Um hino de louvor introduz o Salmo 81, e um pronunciamento profético o conclui. A mudança abrupta no fim do versículo 5 tem sugerido a muitos comentaristas que fragmentos de dois salmos foram reunidos aqui. Contudo, esse ponto de vista não é imperativo, pois um festival solene seria a ocasião para tal recital do relacionamento de Deus com Israel. O termo especial para o festival, o tocar da trombeta, as referências à lua nova e à lua cheia provavelmente fornecem uma dupla referência do poema à Festa das Trombetas e à Festa dos Tabernáculos.
Uma cena do julgamento da injustiça foi apresentada no didático poema que constitui o salmo 81. Sua devida interpretação repousa sobre a identidade do segundo “Elohim” que aparece no versículo um. Alguns comentaristas o traduzem literalmente como deuses e o relacionam a um conceito de deuses subordinados em um conselho celestial. Outros o traduzem como anjos e o ligam a um conceito menos politeísta. Outros intérpretes ainda traduzem-no como juízes e o fazem referir-se aos homens injustos com autoridade. Esta última interpretação parece a preferível.
O Salmo 83 é uma lamentação nacional típica em tempo de grande perigo. Considerando que os inimigos de Israel eram automaticamente os inimigos de Deus, o nome de Deus (Yahweh) está em jogo. A ocasião não pode ser identificada com certeza; ainda desconhecemos um período da história de Israel onde tenha existido tal confederação de nações. O salmo talvez se refira a um acontecimento não registrado em outro lugar qualquer da história de Israel ou, talvez, se refira a grupos tribais que simplesmente deram apoio moral em um período de crise.
Salmo 84: Esse é o cântico de um peregrino cujo alvo é quase atingido. Através de tudo, ele tem um sentimento de paz e comunhão que transcende o ritual e outros aspectos externos do culto. Embora o poema reflita os sentimentos dos peregrinos de qualquer período, parece que vem do período da monarquia em uma ocasião quando o templo ainda estava de pé.

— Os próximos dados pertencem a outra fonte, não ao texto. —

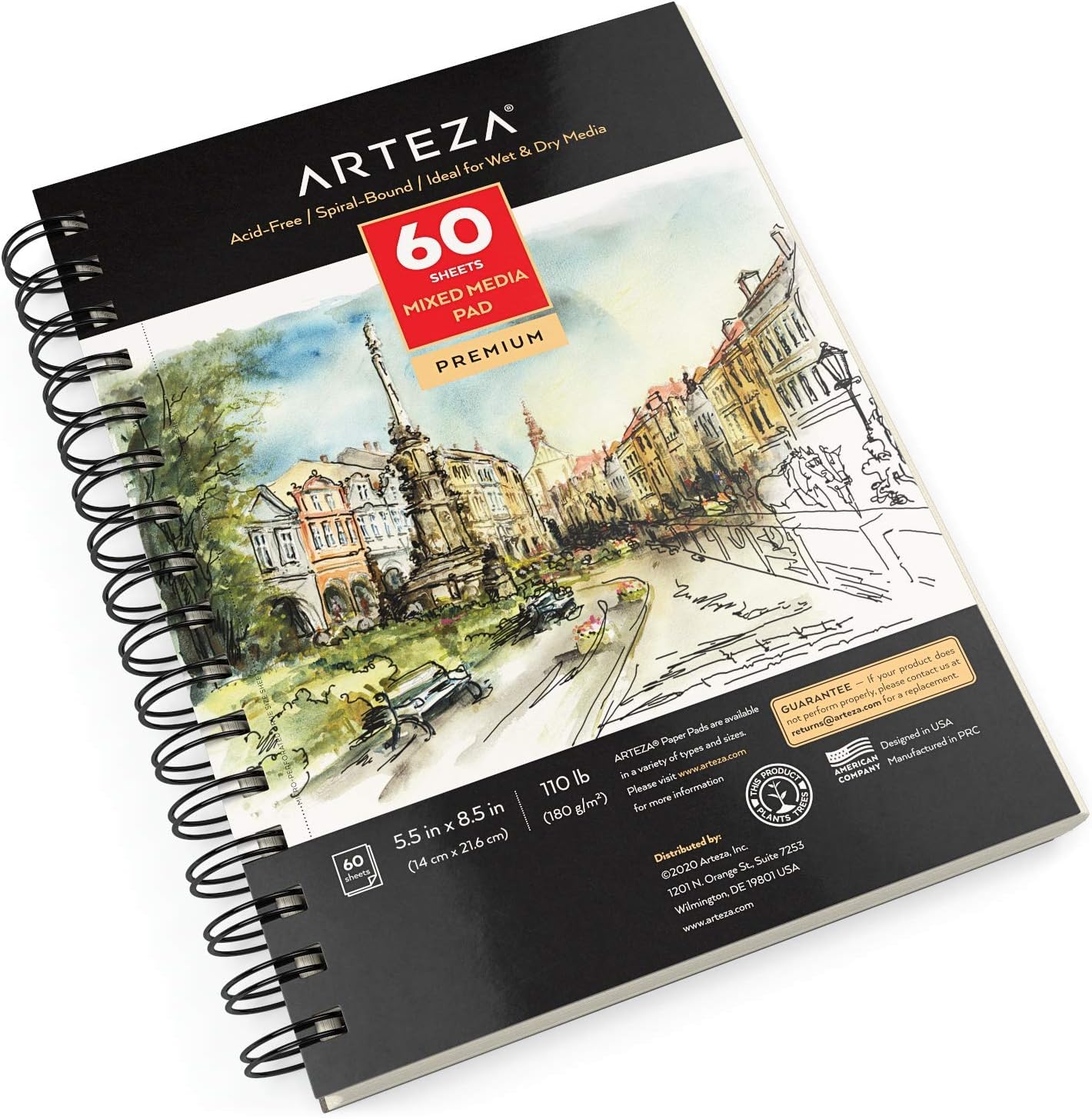 ARTEZA Mixed Media Sketchbook, 5.5 x 8.5 Inches, Pack of 1, 60 Sheets, Micro-Perforated Spiral-Bound Paper Pad for Wet and Dry Media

Já o salmo 85, embora seja basicamente um lamento nacional, tem um forte elemento profético também. Apesar de que em sua primeira parte (versos 1-3) pareça referir-se a um retorno à liberdade, esses versículos são idealizados além da situação conhecida naqueles dias. O salmista usa essa figura ideal para mostrar o forte contraste entre o presente e a certeza do futuro.
Esses comentários foram gerais. Agora, faça você, leitor, um comentário verso por verso desses salmos.